**Selected passage:**
Just a question,so don't rip my head off.Why not drill a hole through the spool a couple of my old cheap reels so the braid won't slip?


----------



## Superman70

I run 50/50 braid over mono. 30 or 50 power pro or suffix832. I use the same principal for all respools. Braid or flouro. The electrical tape is used for backlashes.


----------



## Fishon 13

Mono and braid?? For me it's a love/hate relationship.


----------



## txpotlicker87

I use 30lb Power Pro, dark green. I usually back the reel with 14lb mono then tie a double uni knot and spool the reel. I think that its very important to make sure that the braid goes on the reel tight as possible to prevent it digging in on itself.


----------



## TXFishin

Use the FG Knot when tying braid to mono/flouro

I tied up multiple "popular" knots, including some listed in this thread, and when I hooked a scale to then I was surprised at how little it took for some of them to break

The FG knot was the only one that consistently held at maximum strength, lowest profile knot and very easy to tie using this method below

Go test your knots and you'll see what I mean


----------



## CopanoRN

X2 potlicker687......but I never back with mono just strait up regular power pro 30lb. Flrcarbon 20lb-30lb leader.


Sent from my iPhone using Tapatalk


----------

**The problem:** Translate this sentence from the forum thread on spooling braid into Spanish: "I usually back the reel with 14lb mono then tie a double uni knot and spool the reel."

**Supplied information:**
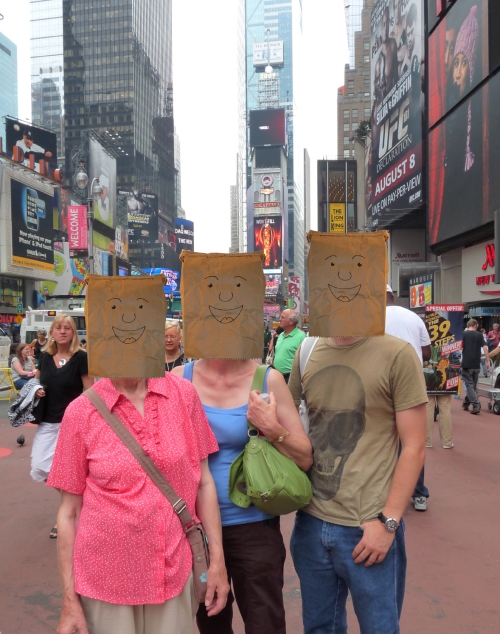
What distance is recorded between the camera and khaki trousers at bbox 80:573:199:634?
1829 millimetres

**Response to this exercise:** Normalmente pongo un respaldo de monofilamento de 14 lb en el carrete, luego hago un nudo doble uni y lleno el carrete.